- TASK DESCRIPTION -
Reproduce the items from the line containing "How many dates" through the line containing "What is the Fixed Income share for 2005-8?", swapping "x axis" for "horizontal axis" and leaving everything else unchanged.

- PROVIDED INFORMATION -
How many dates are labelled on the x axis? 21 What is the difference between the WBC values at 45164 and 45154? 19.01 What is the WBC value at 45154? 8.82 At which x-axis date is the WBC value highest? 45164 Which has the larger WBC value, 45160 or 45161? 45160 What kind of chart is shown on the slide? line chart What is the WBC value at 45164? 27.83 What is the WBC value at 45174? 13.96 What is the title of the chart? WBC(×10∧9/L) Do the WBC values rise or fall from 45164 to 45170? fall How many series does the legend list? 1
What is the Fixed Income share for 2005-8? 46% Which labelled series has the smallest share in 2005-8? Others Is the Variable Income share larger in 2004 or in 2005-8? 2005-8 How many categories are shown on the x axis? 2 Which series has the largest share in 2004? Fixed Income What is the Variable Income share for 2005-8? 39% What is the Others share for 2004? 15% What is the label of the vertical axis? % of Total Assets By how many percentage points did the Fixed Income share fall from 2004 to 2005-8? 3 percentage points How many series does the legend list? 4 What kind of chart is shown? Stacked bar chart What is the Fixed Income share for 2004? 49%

* * *

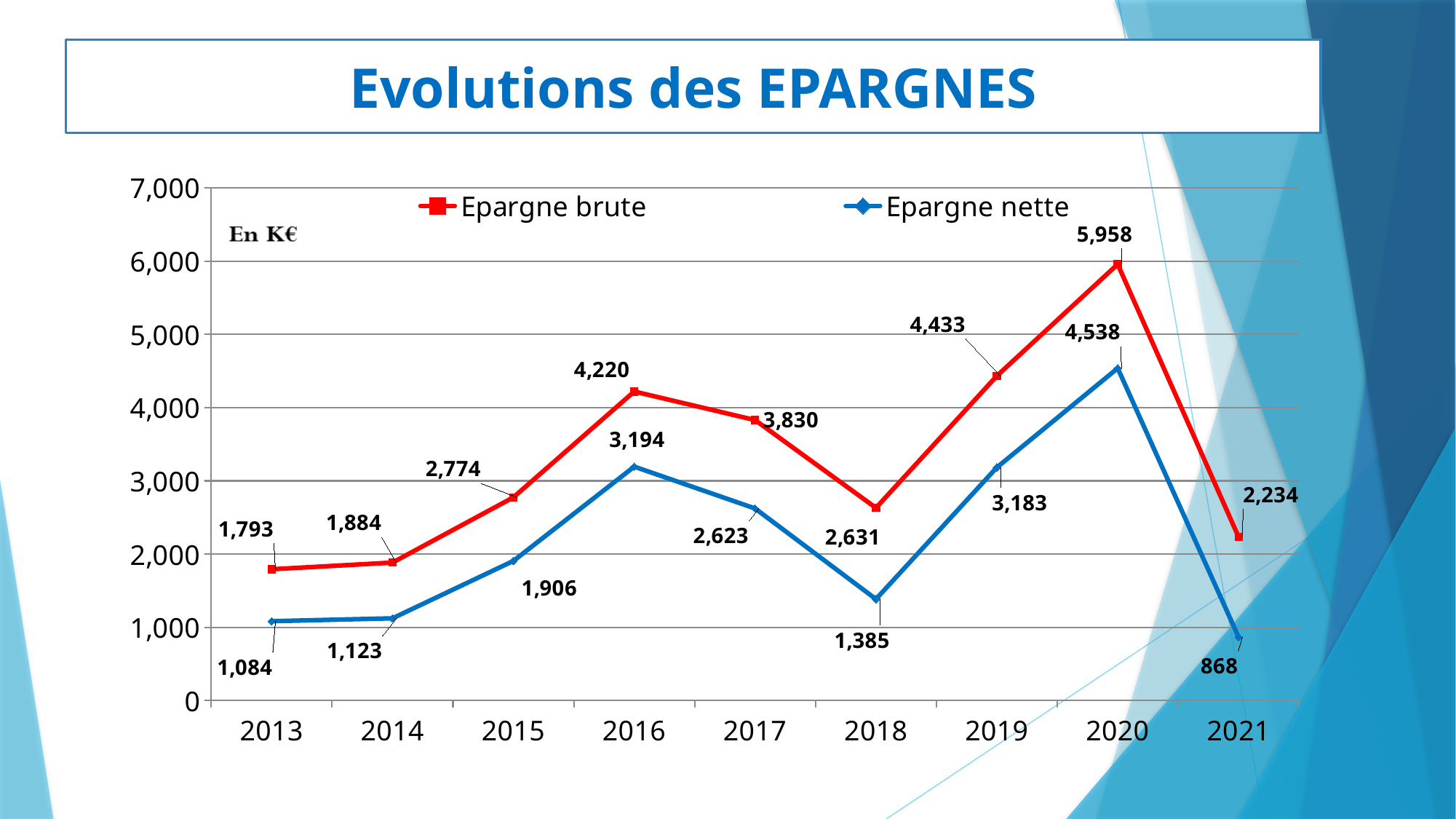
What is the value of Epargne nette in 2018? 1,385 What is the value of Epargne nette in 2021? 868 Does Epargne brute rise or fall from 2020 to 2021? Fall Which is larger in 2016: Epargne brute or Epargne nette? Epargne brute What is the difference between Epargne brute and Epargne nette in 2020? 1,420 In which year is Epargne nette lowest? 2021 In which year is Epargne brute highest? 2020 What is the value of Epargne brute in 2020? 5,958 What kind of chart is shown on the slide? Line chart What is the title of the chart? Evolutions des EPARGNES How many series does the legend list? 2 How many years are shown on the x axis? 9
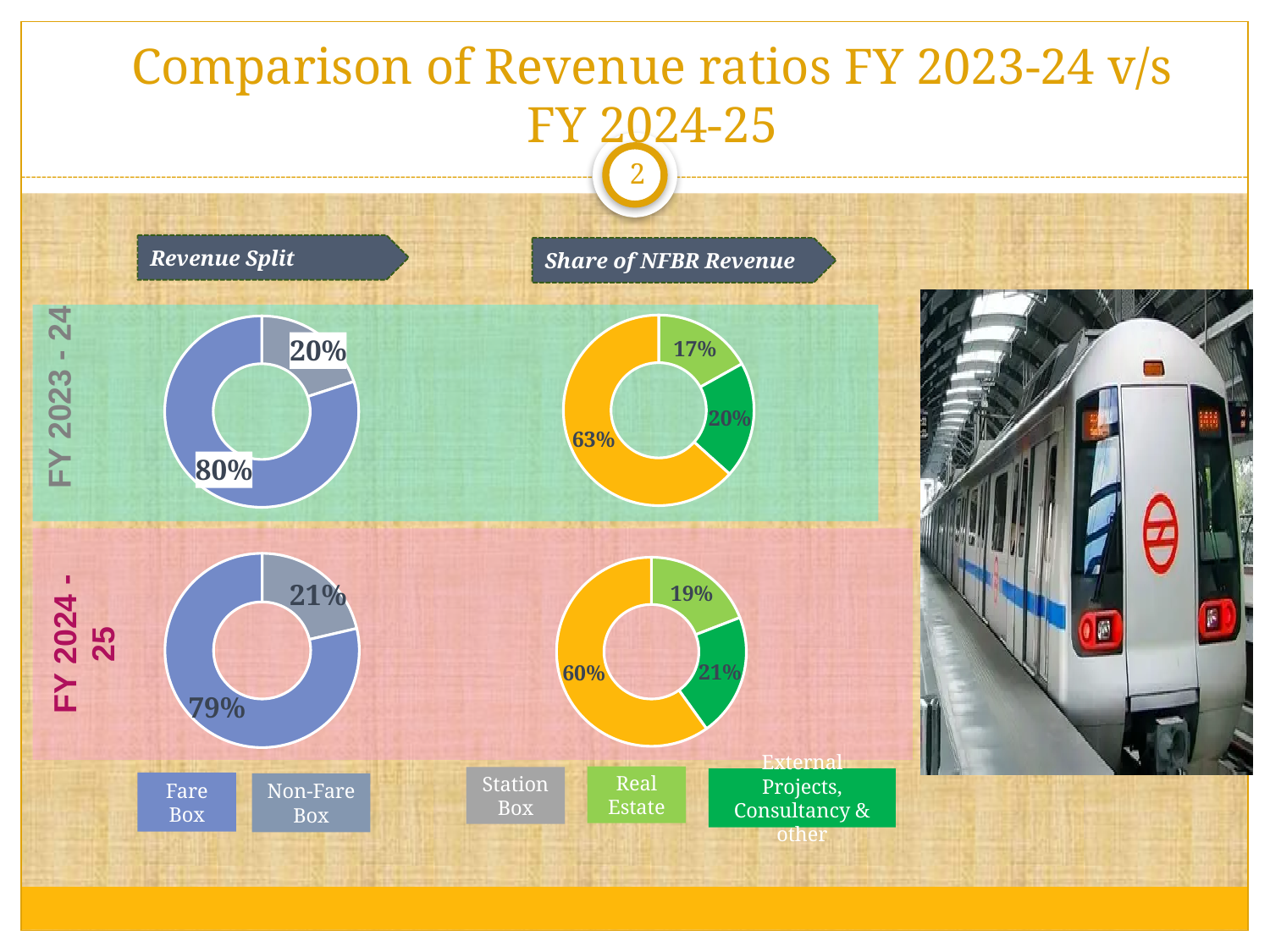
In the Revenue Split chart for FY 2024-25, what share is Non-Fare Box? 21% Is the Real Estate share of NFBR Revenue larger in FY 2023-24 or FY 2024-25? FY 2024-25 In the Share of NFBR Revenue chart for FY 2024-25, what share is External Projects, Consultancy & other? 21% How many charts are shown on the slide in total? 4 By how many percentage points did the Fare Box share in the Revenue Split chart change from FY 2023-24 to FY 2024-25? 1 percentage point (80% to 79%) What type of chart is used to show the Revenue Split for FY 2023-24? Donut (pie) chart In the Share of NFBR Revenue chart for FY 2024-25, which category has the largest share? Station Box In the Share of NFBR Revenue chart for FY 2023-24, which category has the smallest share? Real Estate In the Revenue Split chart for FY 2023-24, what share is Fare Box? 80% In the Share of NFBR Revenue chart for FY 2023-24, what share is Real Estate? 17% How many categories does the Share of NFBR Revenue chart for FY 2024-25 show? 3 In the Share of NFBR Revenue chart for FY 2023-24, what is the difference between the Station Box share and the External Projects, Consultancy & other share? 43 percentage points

==

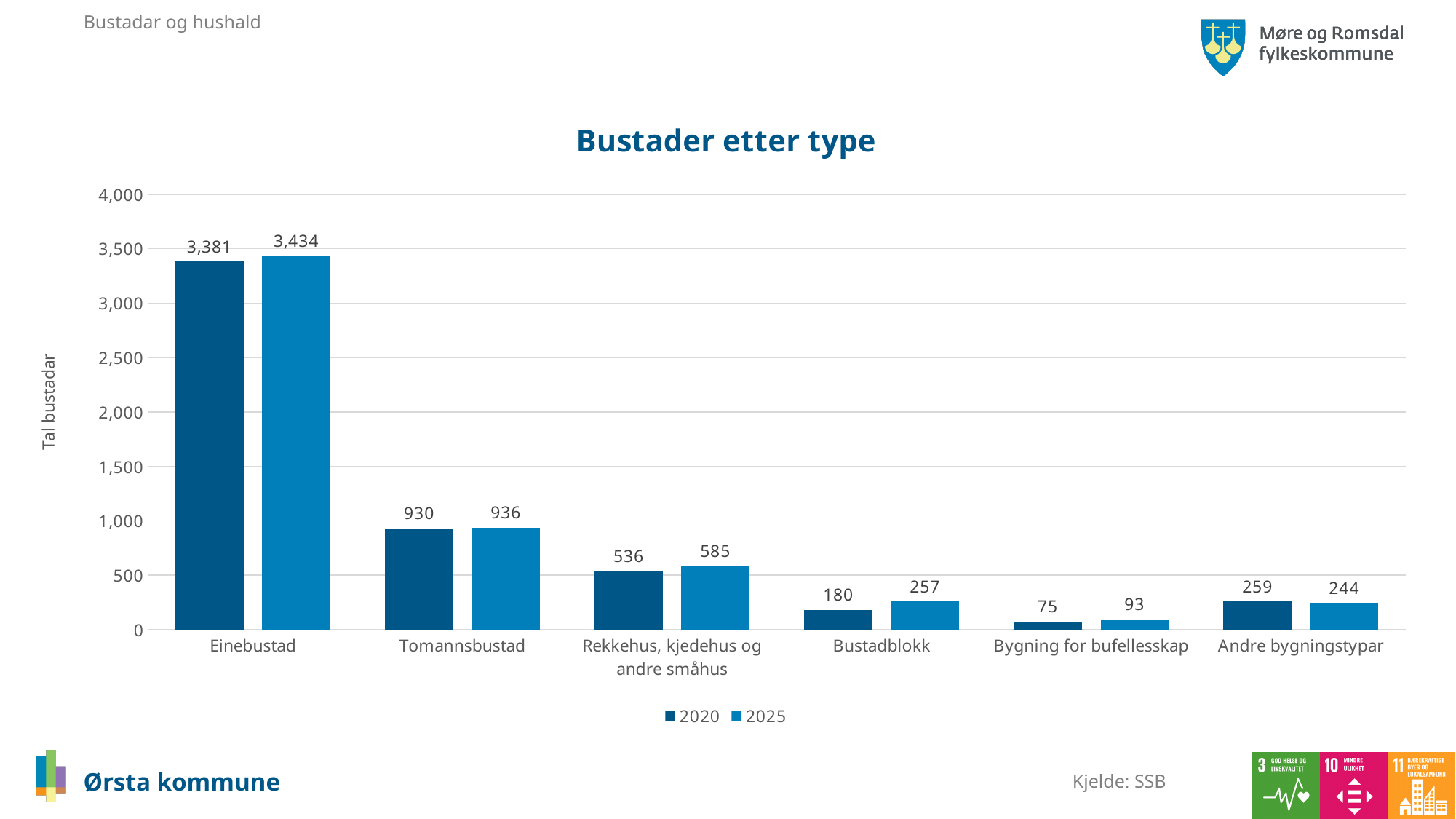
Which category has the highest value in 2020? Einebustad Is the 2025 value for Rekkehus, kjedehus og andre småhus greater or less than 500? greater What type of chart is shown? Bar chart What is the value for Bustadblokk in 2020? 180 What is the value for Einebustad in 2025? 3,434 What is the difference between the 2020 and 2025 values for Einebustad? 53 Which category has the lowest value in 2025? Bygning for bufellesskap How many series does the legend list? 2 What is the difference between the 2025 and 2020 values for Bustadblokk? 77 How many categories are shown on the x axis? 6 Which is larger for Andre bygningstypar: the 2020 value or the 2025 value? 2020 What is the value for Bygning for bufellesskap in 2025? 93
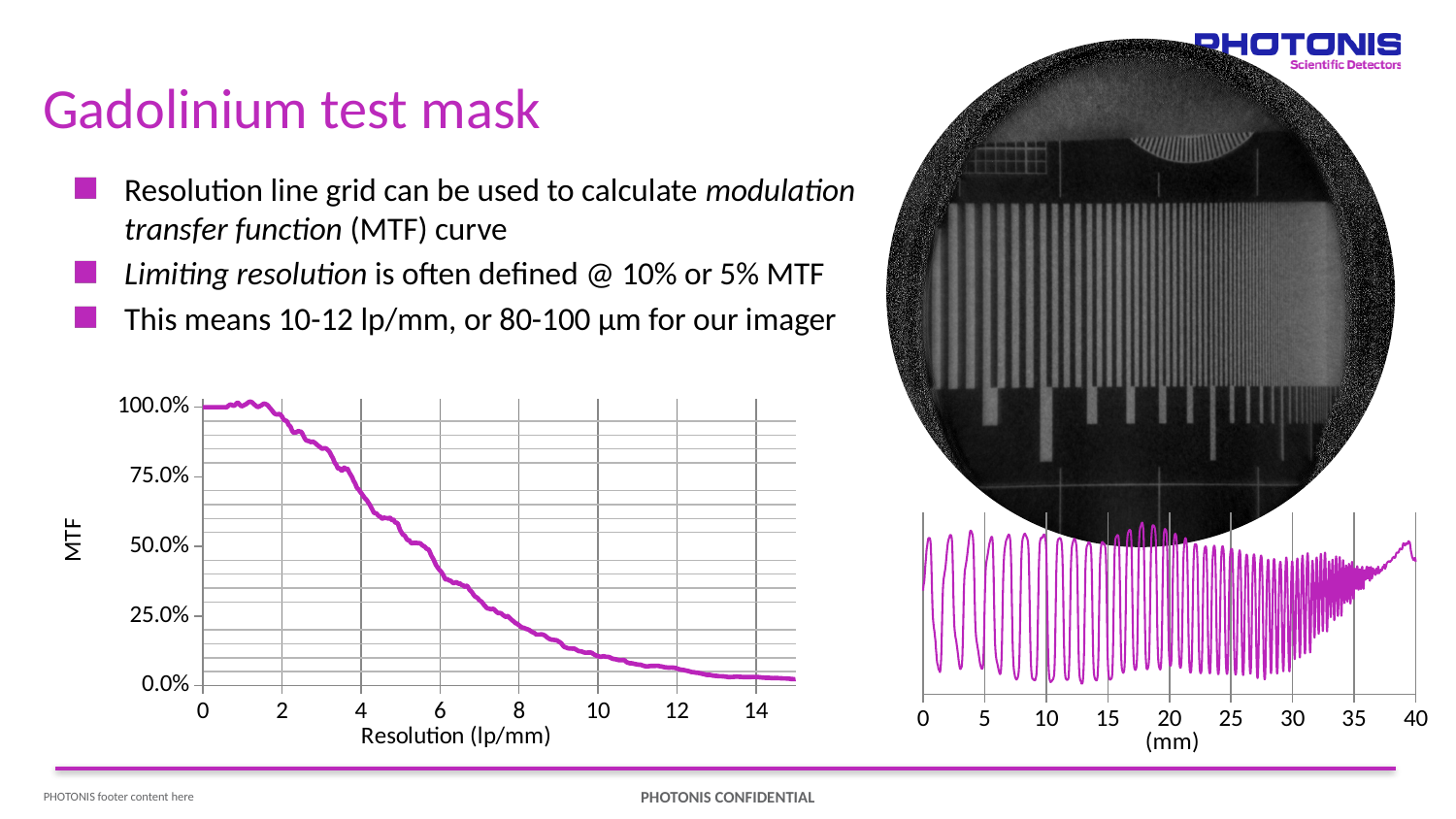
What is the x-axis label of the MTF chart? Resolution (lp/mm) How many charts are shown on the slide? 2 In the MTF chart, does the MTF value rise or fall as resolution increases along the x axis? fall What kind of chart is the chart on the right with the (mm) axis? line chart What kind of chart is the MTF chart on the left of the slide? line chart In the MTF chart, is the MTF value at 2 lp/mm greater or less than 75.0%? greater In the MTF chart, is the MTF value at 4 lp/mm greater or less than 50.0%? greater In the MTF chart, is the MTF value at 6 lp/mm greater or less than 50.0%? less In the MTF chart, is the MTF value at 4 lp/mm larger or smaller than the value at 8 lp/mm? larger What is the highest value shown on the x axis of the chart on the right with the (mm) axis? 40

- ANSWER BELOW -
How many dates are labelled on the horizontal axis? 21 What is the difference between the WBC values at 45164 and 45154? 19.01 What is the WBC value at 45154? 8.82 At which x-axis date is the WBC value highest? 45164 Which has the larger WBC value, 45160 or 45161? 45160 What kind of chart is shown on the slide? line chart What is the WBC value at 45164? 27.83 What is the WBC value at 45174? 13.96 What is the title of the chart? WBC(×10∧9/L) Do the WBC values rise or fall from 45164 to 45170? fall How many series does the legend list? 1
What is the Fixed Income share for 2005-8? 46% Which labelled series has the smallest share in 2005-8? Others Is the Variable Income share larger in 2004 or in 2005-8? 2005-8 How many categories are shown on the horizontal axis? 2 Which series has the largest share in 2004? Fixed Income What is the Variable Income share for 2005-8? 39% What is the Others share for 2004? 15% What is the label of the vertical axis? % of Total Assets By how many percentage points did the Fixed Income share fall from 2004 to 2005-8? 3 percentage points How many series does the legend list? 4 What kind of chart is shown? Stacked bar chart What is the Fixed Income share for 2004? 49%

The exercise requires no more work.